“Selling the Family Business”
We began this three-part series on selling the family-run business by discussing a few tips that may help you before you begin the process. Once you get into the thick of it, it’s important to keep these things in mind:
Understand the full effects of related-party transactions. Family-run businesses tend to be involved in more related-party transactions than other closely-held companies. The two most common related-party transactions we see are:
- An office building that is owned and held in a family limited partnership (FLP). The FLP charges below market rent to the family-run business.
- Family members receive compensation in excess of the market in relation to their job responsibilities.
There is nothing wrong with these related-party transactions during the due diligence process. In some instances, there may be an opportunity to convey the sale of the office building held by the FLP along with the business.

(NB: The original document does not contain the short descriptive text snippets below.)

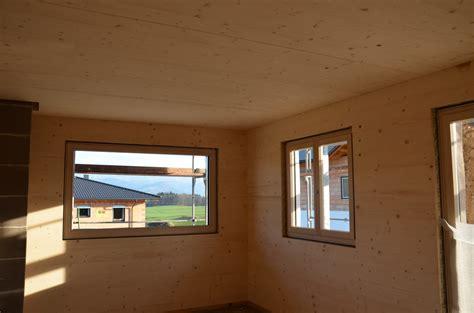 Nur Holz Haus by Nur Holz Haus In Seewalchen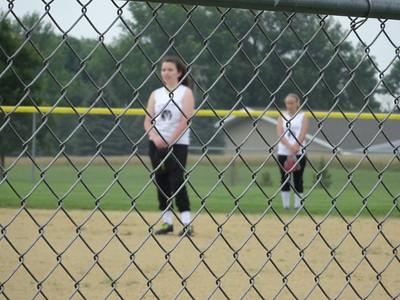 Candace softball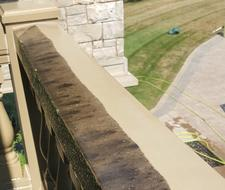 railing cleaning, ballister cleaning, dryvit cleaning, exterior cleaning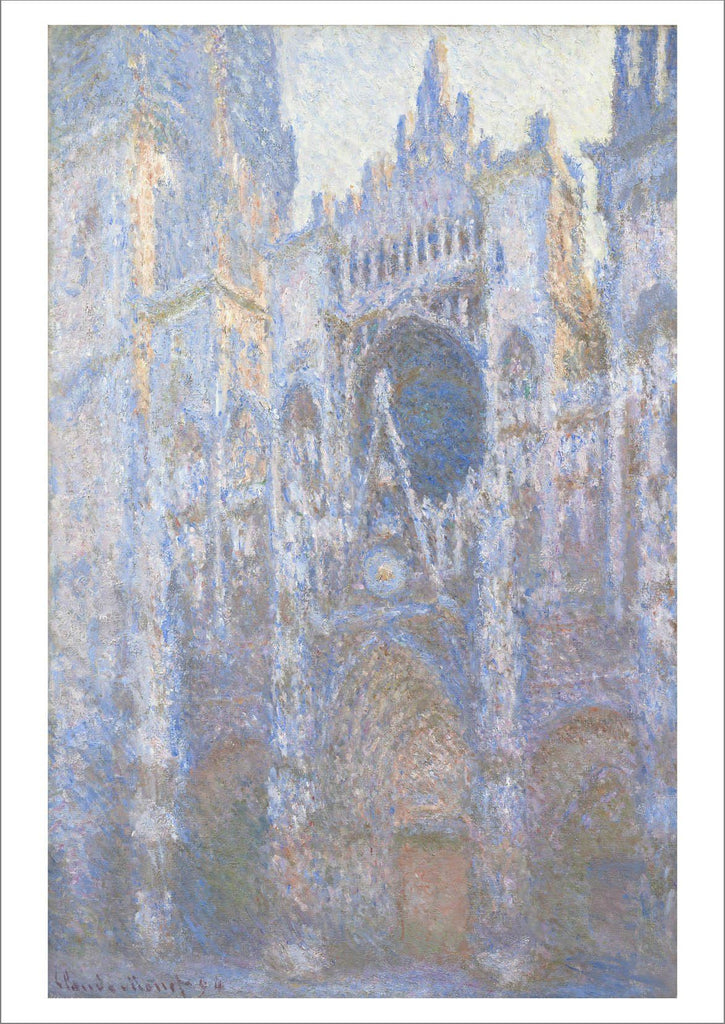 CLAUDE MONET: Rouen Cathedral, West Façade, Fine Art Print - The Print Arcade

Family members need to be in sync with their roles during the sales process. We see this all too often: a family-run business wants to sell outside of the family, so we take the business to market and present the family with potential buyers. Then, one family member changes his or her mind about the length of time he or she would like to remain post-sale. In the middle of a meeting and negotiations, another family member decides he or she wants to lead the discussions and will interrupt others. These types of “audibles” create unnecessary challenges and interrupt the flow of the sales process. Circling back to the first part of this series, this is why we stress the importance of working with your business advisors or sell-side intermediaries. They will help by clearly identifying and defining roles and responsibilities for everyone in the process, as well as by making sure the family members are emotionally ready to sell their business.